Les performances sont significatives :
- 241 tokens par seconde selon ArtificialAnalysis.ai, contre environ 50 pour ChatGPT
- Efficacité énergétique 10 fois supérieure aux GPU selon Groq
- Bande passante mémoire de 80 To/s grâce à une architecture SRAM intégrée
Jonathan Ross, le fondateur de Groq, n'est pas un inconnu : il a co-inventé le TPU (Tensor Processing Unit) chez Google avant de fonder Groq en 2016. Jensen Huang a déclaré vouloir « intégrer les processeurs à faible latence de Groq dans l'architecture NVIDIA AI factory pour étendre la plateforme à une gamme encore plus large de charges de travail d'inférence et en temps réel. »
L'inférence : le nouveau champ de bataille de l'IA
Cette acquisition s'inscrit dans un contexte de basculement du marché. Selon Deloitte, les charges de travail d'inférence représenteront environ 66 % de l'ensemble du calcul IA en 2026, contre seulement 33 % en 2023.
Le marché de l'inférence IA devrait passer de 106 milliards de dollars en 2025 à 255 milliards de dollars d'ici 2030, avec une croissance annuelle de 17 à 19 %. Les coûts d'inférence ont chuté de 280 fois entre novembre 2022 et octobre 2024, rendant le déploiement à grande échelle économiquement viable.
Vivek Arya, analyste chez Bank of America, note que l'accord « implique la reconnaissance par NVIDIA que si les GPU ont dominé l'entraînement de l'IA, le basculement rapide vers l'inférence pourrait nécessiter des puces plus spécialisées. »
Un coup dur pour AMD et Intel
L'annonce constitue un revers stratégique pour les concurrents de NVIDIA. AMD et Intel avaient passé une grande partie de 2025 à positionner leurs puces respectives MI350 et Gaudi 3 comme des alternatives « optimisées pour l'inférence » aux GPU NVIDIA.
AMD a lancé sa série MI350 au prix d'environ 25 000 dollars, promettant jusqu'à 35 fois plus de performances d'inférence que la génération précédente. Intel propose son Gaudi 3 à un prix agressif pour concurrencer NVIDIA.

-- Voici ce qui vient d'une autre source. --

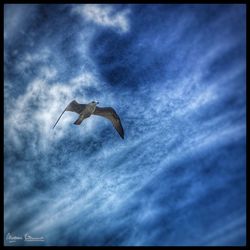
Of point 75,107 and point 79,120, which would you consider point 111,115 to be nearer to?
point 79,120

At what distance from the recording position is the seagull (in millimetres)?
14000

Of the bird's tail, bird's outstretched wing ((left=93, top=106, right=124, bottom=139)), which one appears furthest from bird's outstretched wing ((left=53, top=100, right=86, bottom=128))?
bird's outstretched wing ((left=93, top=106, right=124, bottom=139))

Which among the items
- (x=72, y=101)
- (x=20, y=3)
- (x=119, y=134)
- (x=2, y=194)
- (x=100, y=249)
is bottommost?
(x=100, y=249)

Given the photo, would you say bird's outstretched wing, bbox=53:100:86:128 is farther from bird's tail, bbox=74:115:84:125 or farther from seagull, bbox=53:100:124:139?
bird's tail, bbox=74:115:84:125

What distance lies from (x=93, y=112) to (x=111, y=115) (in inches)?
30.7

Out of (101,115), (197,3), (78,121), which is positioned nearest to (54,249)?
(78,121)

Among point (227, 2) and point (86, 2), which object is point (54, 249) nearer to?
point (86, 2)

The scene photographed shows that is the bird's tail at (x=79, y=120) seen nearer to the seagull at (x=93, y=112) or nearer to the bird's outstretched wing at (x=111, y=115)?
the seagull at (x=93, y=112)

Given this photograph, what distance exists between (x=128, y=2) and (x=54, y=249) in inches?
332

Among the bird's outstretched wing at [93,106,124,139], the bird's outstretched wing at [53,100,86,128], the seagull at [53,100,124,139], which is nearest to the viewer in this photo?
the bird's outstretched wing at [53,100,86,128]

Avec cet accord, NVIDIA neutralise une technologie concurrente tout en renforçant son arsenal. L'entreprise conserve environ 80 à 92 % du marché des GPU IA, et cette acquisition pourrait consolider sa position sur le segment de l'inférence.
Risques et perspectives
Le principal risque identifié par les analystes concerne l'antitrust. Stacy Rasgon observe toutefois que « structurer l'accord comme une licence non exclusive peut maintenir la fiction de la concurrence. » NVIDIA évite ainsi le scénario de son échec avec ARM en 2022, où un projet d'acquisition de 40 milliards de dollars avait été bloqué par les régulateurs.

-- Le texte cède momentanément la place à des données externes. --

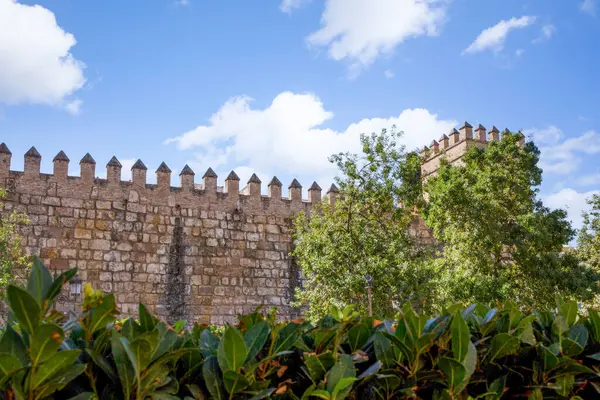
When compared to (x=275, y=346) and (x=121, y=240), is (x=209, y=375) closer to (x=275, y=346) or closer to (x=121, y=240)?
(x=275, y=346)

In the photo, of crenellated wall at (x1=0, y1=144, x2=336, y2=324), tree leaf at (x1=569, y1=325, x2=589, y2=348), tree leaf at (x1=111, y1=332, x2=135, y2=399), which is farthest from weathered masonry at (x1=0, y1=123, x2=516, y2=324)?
tree leaf at (x1=111, y1=332, x2=135, y2=399)

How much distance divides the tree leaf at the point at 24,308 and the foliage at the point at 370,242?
1147cm

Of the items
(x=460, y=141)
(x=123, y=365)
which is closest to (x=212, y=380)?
(x=123, y=365)

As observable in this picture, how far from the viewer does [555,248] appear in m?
14.9

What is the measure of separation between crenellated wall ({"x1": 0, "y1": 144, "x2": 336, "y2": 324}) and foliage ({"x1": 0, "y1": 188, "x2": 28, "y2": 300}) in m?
0.43

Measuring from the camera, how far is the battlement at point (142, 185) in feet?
49.8

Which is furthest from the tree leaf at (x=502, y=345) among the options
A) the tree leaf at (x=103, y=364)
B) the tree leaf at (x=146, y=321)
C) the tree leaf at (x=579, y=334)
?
the tree leaf at (x=103, y=364)

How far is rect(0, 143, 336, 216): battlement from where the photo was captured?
15.2 meters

Tristan Gerra, analyste chez Baird, voit un potentiel à long terme : « Les ASIC personnalisés pourraient être accroissants pour le marché adressable total de NVIDIA au fil du temps. »
Ce que cela signifie pour les investisseurs
L'action NVIDIA se négocie actuellement à 189,85 dollars, avec une capitalisation boursière de 4 590 milliards de dollars, ce qui en fait l'entreprise la plus valorisée au monde. Le titre a progressé d'environ 30 % depuis le début de l'année 2025.

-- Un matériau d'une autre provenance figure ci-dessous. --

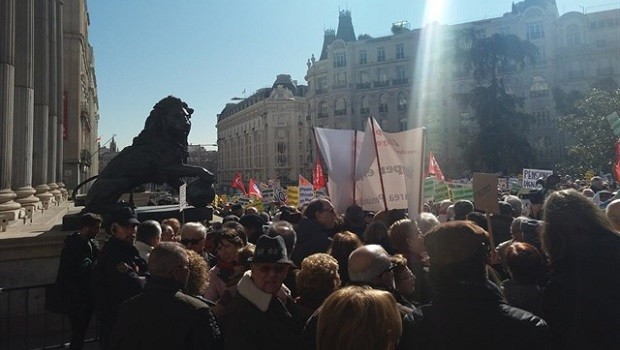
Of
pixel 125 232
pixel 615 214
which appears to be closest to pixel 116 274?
pixel 125 232

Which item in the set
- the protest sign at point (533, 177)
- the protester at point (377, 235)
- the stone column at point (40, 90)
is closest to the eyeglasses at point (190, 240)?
the protester at point (377, 235)

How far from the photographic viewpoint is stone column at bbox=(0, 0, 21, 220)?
9.52 m

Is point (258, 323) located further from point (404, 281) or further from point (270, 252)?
point (404, 281)

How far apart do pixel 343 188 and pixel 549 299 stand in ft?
20.2

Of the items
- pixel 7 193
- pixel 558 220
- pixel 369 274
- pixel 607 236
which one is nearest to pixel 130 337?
pixel 369 274

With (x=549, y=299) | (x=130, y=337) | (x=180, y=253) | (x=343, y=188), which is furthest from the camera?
(x=343, y=188)

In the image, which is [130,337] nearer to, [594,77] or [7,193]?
[7,193]

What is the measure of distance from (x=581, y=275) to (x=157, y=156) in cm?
797

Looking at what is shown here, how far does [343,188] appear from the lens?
350 inches

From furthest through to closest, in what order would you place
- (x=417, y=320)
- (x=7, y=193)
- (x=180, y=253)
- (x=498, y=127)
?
(x=498, y=127) → (x=7, y=193) → (x=180, y=253) → (x=417, y=320)

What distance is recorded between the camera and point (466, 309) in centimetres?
247

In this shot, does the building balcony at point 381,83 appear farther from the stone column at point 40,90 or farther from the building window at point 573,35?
the stone column at point 40,90

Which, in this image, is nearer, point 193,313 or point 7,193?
point 193,313

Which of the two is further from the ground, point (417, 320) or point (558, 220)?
point (558, 220)
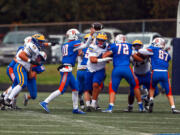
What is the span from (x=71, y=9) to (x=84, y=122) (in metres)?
25.1

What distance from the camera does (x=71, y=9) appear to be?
118 ft

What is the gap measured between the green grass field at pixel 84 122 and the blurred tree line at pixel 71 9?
22036 millimetres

Un analyste de Seeking Alpha a relevé sa recommandation à « Achat » avec un objectif de cours de 245 dollars, suggérant un potentiel de hausse d'environ 30 %. La comparaison avec Mellanox est instructive : cette acquisition de 2019 est devenue la base d'une activité réseau générant plus de 10 milliards de dollars de revenus.
Le chiffre d'affaires des centres de données de NVIDIA a atteint 51,2 milliards de dollars au dernier trimestre, avec des marges brutes de 73,6 %. La société dispose des ressources nécessaires pour intégrer cette nouvelle technologie et potentiellement reproduire le succès de Mellanox.
Conclusion
L'acquisition de la technologie Groq par NVIDIA pour 20 milliards de dollars marque un tournant stratégique dans la guerre des puces IA. En sécurisant une technologie d'inférence éprouvée et en recrutant ses créateurs, NVIDIA renforce sa position dominante tout en anticipant le basculement du marché vers l'inférence. Pour les investisseurs, cette opération rappelle le coup de maître de Mellanox et pourrait définir les bases d'une nouvelle source de revenus majeure.